Massacre at the
Templo Mayor
Well, things were like this: while everyone was enjoying the festival--now the dance,
now the singing, now one song intertwining with another, and the songs are like waves of
thunder--in that precise moment the men from Castile make the decision to kill the people.
Right away they come toward here; they all come with weapons of war.
They come and close off the exits, the passageways, the entrances: the Eagle Entrance,
in the smaller palace; that of Acatliyacapan (Reed Point), that of Tezcacoac (Mirrored
Serpent). And once they were closed off, they posted guards; now nobody could leave.
With things set up like this, they immediately enter the Sacred Patio to kill the people.
They come on foot, they carry their wooden shields, and some carry metal shields and their
swords.
They immediately surround the dancers; they throw themselves upon where the drums are:
they slashed the drummer and cut off both of his arms. Then they decapitated him; his cut-off
head landed far away.
At once they stab everyone, they lance the people and slash them, they wound them with
their swords. Some of them they attacked from behind; immediately their entrails spilled
out on the ground. Others they ripped off their heads; they sliced up the head, their heads
were entirely torn to shreds.
But on others they slash their shoulders: severed, their bodies were torn up. Some they
wound in the thigh, others in the calves, still others right in the abdomen. All their
entrails fell to the ground. And there were some that ran in vain: they ran dragging their
intestines and seemed to get their feet tangled in them. Anxious to save themselves, they
couldn’t find anywhere to run.
For some tried to leave: there in the entrance [the Spaniards] wounded them, they stabbed
them. Others scaled the walls; but they could not save themselves. Others went into the
common house; there they did find safety. Others intermingled with the dead; they pretended
to be dead in order to escape. Seeming to be dead, they were saved. But if one stood up,
they saw him and stabbed him.

____________

* Instructions:
(1) Print the portion of the Templo Mayor account starting with "They come and" and going on through "landed far away.".
(2) Using the Templo Mayor account, decide whether each statement agrees with it, answering yes or no and quoting the deciding words: (a) The drummer lost both arms before being decapitated. (b) The people who scaled the walls managed to save themselves. (c) Those who went into the common house found safety.
Rely only on the Templo Mayor account above.

* Supplied data:
____________

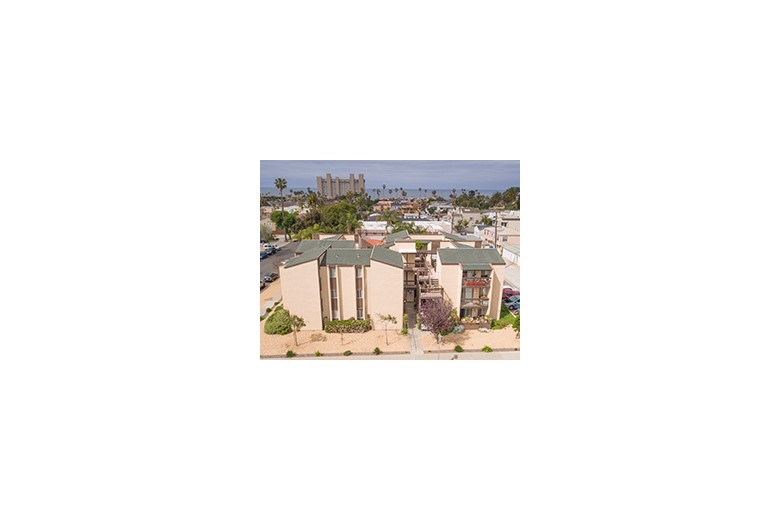 Image of Pacific Beach Shores (4)
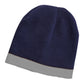 SKULL BEANIE 4240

____________

* Outputs for the tasks:
(1)
They come and close off the exits, the passageways, the entrances: the Eagle Entrance,
in the smaller palace; that of Acatliyacapan (Reed Point), that of Tezcacoac (Mirrored
Serpent). And once they were closed off, they posted guards; now nobody could leave.
With things set up like this, they immediately enter the Sacred Patio to kill the people.
They come on foot, they carry their wooden shields, and some carry metal shields and their
swords.
They immediately surround the dancers; they throw themselves upon where the drums are:
they slashed the drummer and cut off both of his arms. Then they decapitated him; his cut-off
head landed far away.

(2)
(a) Yes: "they slashed the drummer and cut off both of his arms. Then they decapitated him"
(b) No: "Others scaled the walls; but they could not save themselves."
(c) Yes: "Others went into the common house; there they did find safety."